Nena and I were in Denali on the third day of our 5-day land tour of Alaska last June 2008. And it was on this day that we joined the whole day tour of the Tundra Wilderness Park which is the home to a variety of Alaskan birds and mammals, including grizzly bears and black bears. We were told that herds of caribou roam throughout the park and that dall sheep are often seen on mountainsides, and moose feeding on the aquatic plants of the small lakes and swamps in the park.

During our tour we were told that we had to be extra observant and immediately inform everyone in our group of any wild animal sightings. We were also told that although a large number of wild life was in the park, there was no guarantee that we would get to see most of them close to roads and areas frequented by people. Most of the wildlife are also very evasive of humans, hence they tend to be found usually in distant and inaccessible areas.

Despite human impact on the area, Denali has gray wolf dens. Smaller animals, such as hoary marmots, arctic ground squirrels, beavers, pikas, and snowshoe hares live in abundance within the park. Foxes, martens, lynx, wolverines also inhabit the park as well, but are more rarely seen due to their elusive natures.

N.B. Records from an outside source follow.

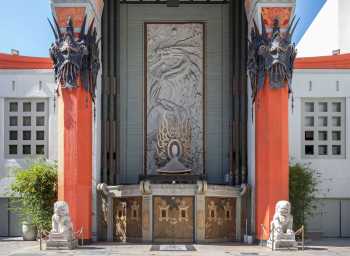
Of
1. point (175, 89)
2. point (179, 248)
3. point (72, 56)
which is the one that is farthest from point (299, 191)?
point (72, 56)

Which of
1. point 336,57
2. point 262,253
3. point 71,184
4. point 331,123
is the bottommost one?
point 262,253

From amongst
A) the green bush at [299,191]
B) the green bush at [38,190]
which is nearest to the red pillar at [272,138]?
the green bush at [299,191]

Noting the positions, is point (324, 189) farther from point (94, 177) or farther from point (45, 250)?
point (45, 250)

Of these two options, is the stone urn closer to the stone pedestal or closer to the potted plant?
the potted plant

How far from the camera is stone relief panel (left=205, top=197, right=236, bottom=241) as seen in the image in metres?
34.3

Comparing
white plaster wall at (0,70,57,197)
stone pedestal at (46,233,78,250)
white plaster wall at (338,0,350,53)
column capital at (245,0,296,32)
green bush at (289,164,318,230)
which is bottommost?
stone pedestal at (46,233,78,250)

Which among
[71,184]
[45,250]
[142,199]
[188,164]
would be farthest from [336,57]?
[45,250]

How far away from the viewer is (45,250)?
29938 millimetres

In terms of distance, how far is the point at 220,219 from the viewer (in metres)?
34.6

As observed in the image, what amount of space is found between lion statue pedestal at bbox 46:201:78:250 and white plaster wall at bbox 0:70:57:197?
763 cm

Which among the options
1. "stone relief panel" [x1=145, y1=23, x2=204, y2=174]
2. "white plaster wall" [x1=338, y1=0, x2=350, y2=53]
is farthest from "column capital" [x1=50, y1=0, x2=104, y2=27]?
"white plaster wall" [x1=338, y1=0, x2=350, y2=53]

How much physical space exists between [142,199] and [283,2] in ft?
32.5

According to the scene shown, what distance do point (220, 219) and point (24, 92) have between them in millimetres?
11081

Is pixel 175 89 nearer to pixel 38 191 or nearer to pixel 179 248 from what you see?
pixel 38 191
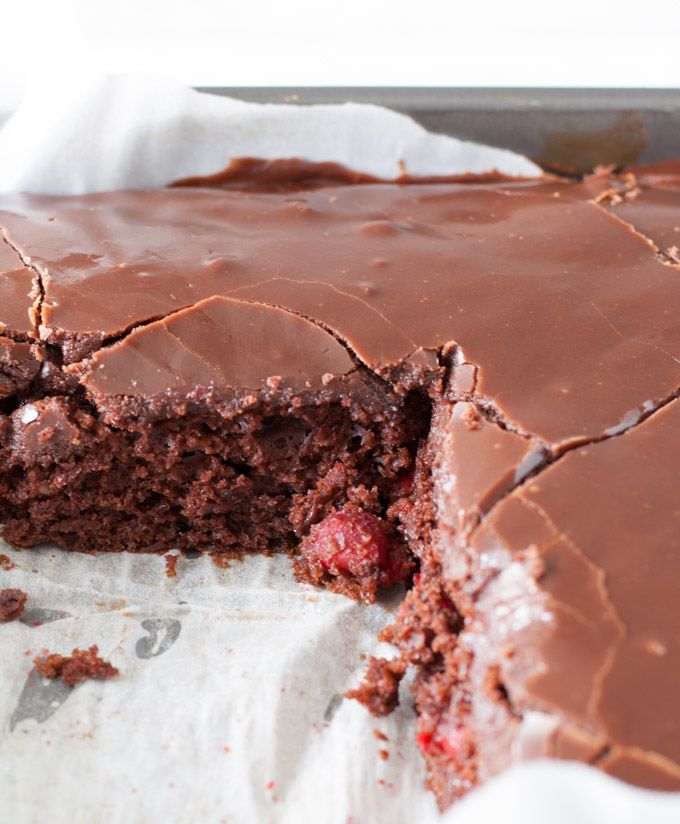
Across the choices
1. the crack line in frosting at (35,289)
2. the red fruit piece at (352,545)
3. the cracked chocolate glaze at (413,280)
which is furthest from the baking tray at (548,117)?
the red fruit piece at (352,545)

The park is also well known for its bird population. Many migratory species reside in the park during late spring and summer. Birdwatchers may find waxwings, Arctic Warblers, pine grosbeaks, and wheatears, as well as Ptarmigan and the majestic tundra swan. There are predatory birds which include a variety of hawks, owls, the gyrfalcon, as well as the golden eagle.

Different species of fish, including trout, salmon, and arctic grayling share the waters of the park. Because many of the rivers and lakes of Denali are fed by glaciers, glacial silt and cold temperatures slow the metabolism of the fish, preventing them from reaching normal sizes. A single amphibious species, the wood frog, also lives among the lakes of the park.

Denali park rangers maintain a constant effort to "keep the wildlife wild" by limiting the interaction between humans and park animals. However, the number of wild bears necessitates their wearing collars to track movements. Feeding animals is strictly forbidden, as it may cause adverse affects on the feeding habits of the creature.

The park is serviced by a 91-mile (146 km) road from the George Parks Highway to the mining camp of Kantishna. It runs east to west, north of and roughly parallel to the imposing Alaska Range. Only a small fraction of the road is paved because permafrost and the freeze-thaw cycle create an enormous cost for maintaining the road. Private vehicles are only allowed on the road in early spring and late fall. During the summer, visitors must access the interior of the park through buses operated by concession.

Several portions of the road run alongside sheer cliffs that drop hundreds of feet at the edges, and the extreme conditions prevent construction of guardrails. As a result of the danger involved, and because most of the gravel road is only one lane wide, drivers have to be extra careful in navigating the sharp mountain curves, and yielding the right-of-way to opposing buses and park vehicles.

During our tour of the Tundra Wilderness Park, we did have a chance to see a few wild animals and birds such as the moose, dall sheep, and owl. We also saw a grizzly bear with 2 small cubs and a den of foxes from a distance. On our way back to Denali our bus had to slow down since there were four caribous that were on the middle of the road. I have taken photographs of these animals and the also the rivers, hills and mountains which make the park a beautiful sight to behold. To view the photographs I took, just click on the link shown below:

Tundra Wilderness Park

The accompanying photographs may give you a fairly good idea as to what we saw but surely you will enjoy it more by being actually there to see and experience the tour of the wilderness park.